ESPERO QUE O PROXIMO CARRO DO TESTE NÃO SEJA hyundai
Se eu já não ia com a cara dos automóveis da Hyundai, agora é que não engulo mesmo. O Azera e a Tucson mais parecem dinossauros da década de 60 tamanha a desatualização do design. O i30 não é essa bola toda anunciada e não passa de uma tentativa mal sucedida de copiar o BMW 1. Tudo bem que o Kia Opirus não é um primor de design, mas pelo menos a Kia parece jogar mais limpo com seus clientes, na medida em que não fica fazendo estardalhaço na mídia como se fosse a melhor montadora do mundo.
E o que isso tem haver com Fusion?
Será que o Sr. Adriano é um descontente proprietário de um Hyundai?
Aqueles, aqui, que entendem um pouco mais de automóveis, sabem que os produtos da Hyundai e da Kia são basicamente os mesmos (não que isso seja ruim, pois são bons automóveis), o que muda são a carroceria e design do acabamento.
A J.D. Power, não é de hoje que digo isso, só faz pesquisas nos EUA e essa mesmas são muito tendenciosas, pois o consumidor americano está entre os piores do mundo em percepção de qualidade. Só avalizo pesquisas feitas na Europa, pois é lá que está o pico da indústria automotiva (mesmo não sendo o maior mercado) e o consumidor europeu é extremamente exigente. É por consequência disso num ciclo vicioso (para o bem da humanidade), que os melhores automóveis são desenvolvidos por lá. A tecnologia automotiva americana parou no tempo a quarenta anos e a maior parte dos consumidores americanos no alto de suas arrogâncias não exigiram o melhor desse mundo. Em consequência disso, os japoneses dominaram o mercado de automóveis de passeio. Mesmo assim, os veículos japoneses montados nos EUA não possuem a mesma qualidade dos japoneses montados na Europa e isso pode ser visto, por exemplo, na diferença brutal que existe entre o Toyota Corolla americano e o europeu.
Me desculpem se fui muito prolixo.
Me desculpem por perguntar novamente, mas espero que me respondam antes do início do próximo TD100:
Gostaria de saber se vocês interpelaram a Ford sobre o sistema de freios da versão V6, já que este apresentou problemas?
O “Conclusões - Parte III” foi muito ruim. O Fusion é um sedã grande, e dizer que Civic poderia ser uma opção melhor é descabido, pois meu carro anterior era este, e o Fusion é infinitamente superior em tudo. Estou rodando há mais de 3 semanas no V6 e em nenhum momento raspei a frente do carro, mas é claro que não o dirijo como dirijo meu outro carro, um Fox. Falta mais coerencia nestas avaliações, pois vocês deveriam compará-lo com Accord, Passat e outros do mesmo segmento, não com Jetta, Civic, etc.

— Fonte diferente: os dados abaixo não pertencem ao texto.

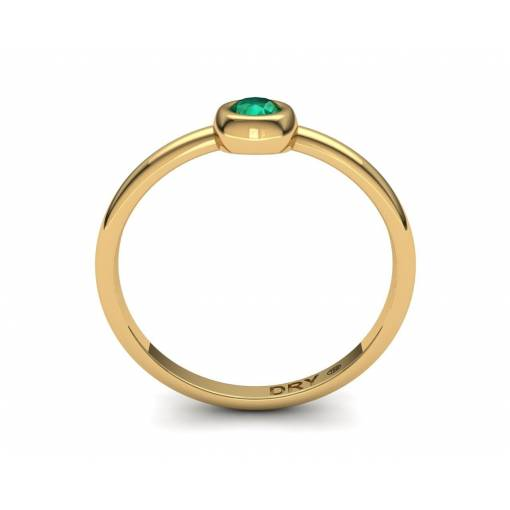 Delicate emerald yellow gold ring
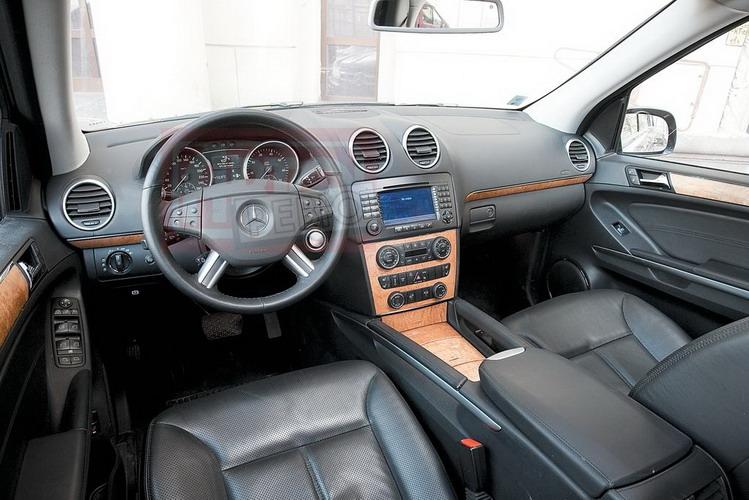 Внутри Mercedes GL — почти ML: разве что панель обтянута кожей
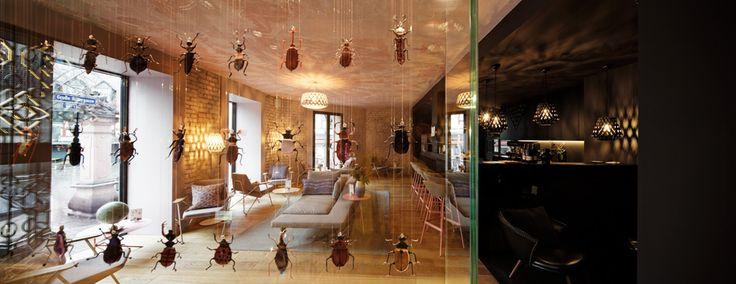 """Gästegemeinschaft nach Frankfurter Art - Das Äppelwoi-Glas lässt grüßen: Das Hotel """"Libertine"""" in Frankfurt am Main will mit Lokalkolorit, WG-Küche und einer fiktiven Geschichte dem Gast das Gefühl geben, zuhause zu sein."""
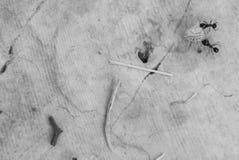 Två myror som släpar en tagg över en vagga Arkivbilder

NOSSA “SEU WELLINGTON LOPES” ME DESCULPE POR TER FALADO DE ALGO QUE NÃO TEM NADA A VER COM O FUSION, NÃO SABIA QUE SÓ O SR. PODE FALAR DE ALGO QUE NÃO TENHA NADA A VER COM O FUSION. O SR. É MUITO “ENTENDIDO” MESMO. OBRIGADO PELA AULA E PELOS ESCLARECIMENTOS VIU? DA PROXIMA VEZ, GARANTO QUE PERGUNTAREI AO SR. SE POSSO OU NÃO POSTAR ALGO QUE EU ACHE PERTINENTE, JA QUE O SR. DETEM O DIREITO DE DIZER O QUE SE DEVE OU NÃO SER DITO AQUI. MAIS UMA VEZ ME DESCULPE SIM?
Não precisa pedir desculpas Sr. Adriano, o fórum é livre e em nenhum momento quis ofendê-lo. O meu tom de postagem é sempre calmo e analítico (que em um texto escrito não há como ver isto). Entendeu?
heheehe. calma crianças…. sem discussão…
O forum nao tem dono, e também nao tem assunto especifico… cada um FALA o que quiser…. até mesmo pra quem tem o Fusion V6 não é mesmo….!!!